他最后说:“我其实是找了云云好久,没有线索和更具体的目的地,只知道它就在哪个城市,我其实不喜欢出门逛的,但那段时间的好几周几乎都在寻找。直到——我又一次漫无目的地乘公交,在某两站之间遇到了抱着猫走在人行道的你,共感强烈,我确信我找到了梦寐以求的。”
“那后来是不是有想过该怎麽靠近我,然后要回精神体,结果没想到我比你先一步主动交朋友?”谢忱问他。
季云酌看向他,同样带着笑:“对啊。”
“我还跟踪了你,结果到了一家饭店,我那会儿好饿,又要省钱又要进去好好看看你,就硬着头皮点了份最便宜的但我仍觉得高消费的黄焖素拼。

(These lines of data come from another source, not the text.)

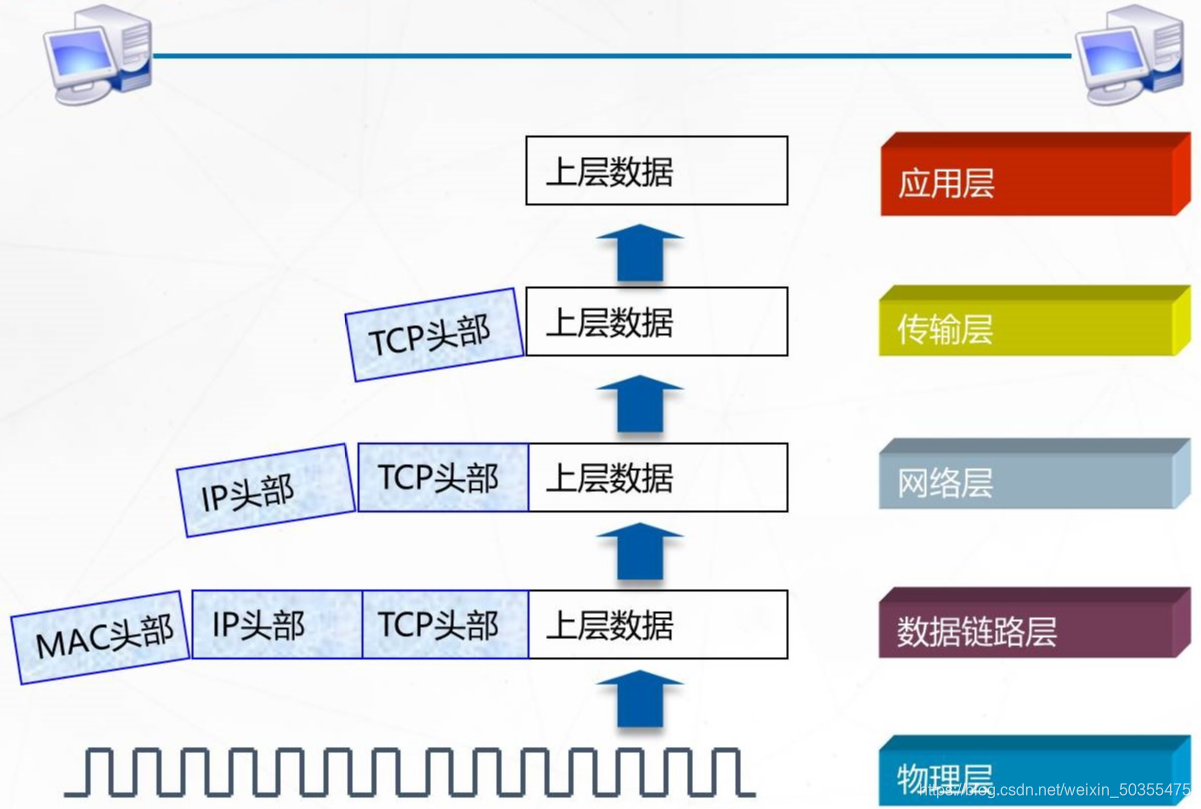 上层数据

应用层

TCP头部 上层数据

传输层

IP头部 TCP头部 上层数据

网络层

MAC头部 IP头部 TCP头部 上层数据

数据链路层

物理层

https://blog.csdn.net/weixin_50355475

”
然后问谢忱可不可以坐对面。
“我其实当时很眼馋,好想尝尝你的肉,又要说服自己不要光想着吃。”
谢忱忽然笑了,将季云酌揽在怀裏,额头抵着他肩膀笑得颤抖,以至于季云酌不明所以,怎麽就忽然这麽高兴了。
“其实我真的想跟你分享的,但觉得太过节了,就放弃了。那会儿第一印象就是你好漂亮,突然映入眼帘的视觉欣赏,声音也好听,我想再偷瞥一眼都怕被当成图谋不轨,还觉得……哈哈哈哈你吃饭吃得好干净。”
季云酌:“……”话说回来怎麽突然在这裏聊旧情了。
“另外,我还要带你去最后一个地方。”
…………
“等以后有机会了想我们也可以在这裏摘莲蓬。”季云酌望着这片只有荷叶还没盛开莲花的荷塘说。
他也依旧跟谢忱讲了曾怎样和X度过一段时光,还说自己曾不懂珍稀,以为平常。他心情不好,当年总觉得这样的日子多得是,或许是撑船采莲,或许是和一个亲近的长辈生活,就像夕阳总会把荷叶染成金红,都只当是的寻常风景,转身就又被带去追更热闹的远方。
“可是我才忽然醒过神来,那些被轻慢的时光,早随着塘裏的流水悄悄流走了。”
今天是阴天,半中午的雾早就散去,但心裏漫开的遗憾依旧朦胧,不是痛惜,只是恍惚。
人无再少年。①
“X之前还忽悠我说,荷叶荷花的杆可以喝,的确甜甜的,但都怪我当时的別扭情绪没得以细品,后来他又告诉我,只有这裏的杆是可以直接喝汁水的,在外可不行这样,会中毒。”
阴天的风带着凉,还在荷叶间打着转。身后忽然拢来一片温热,是谢忱的贴近,手臂轻轻环住他,把周遭的寒凉都悄悄屏蔽、隔开。
季云酌的肩被轻轻按了按,耳畔落进低柔的声线,混着荷塘裏鲤鱼翻滚带起的细碎水声:“可是猫猫,那些落在过去裏的,早变成塘泥裏的养分了,你看这些荷叶,去年枯了的早沉在塘底,今年新抽的还不是把水面盖得满满?”
“咱们该往前看,看眼前这满池的绿,还有下次要一起等的荷花。”
…………
此生,就是渡海,我们邂逅于狭小的帆船。②
每一次呼吸的起伏,都是活着的明亮。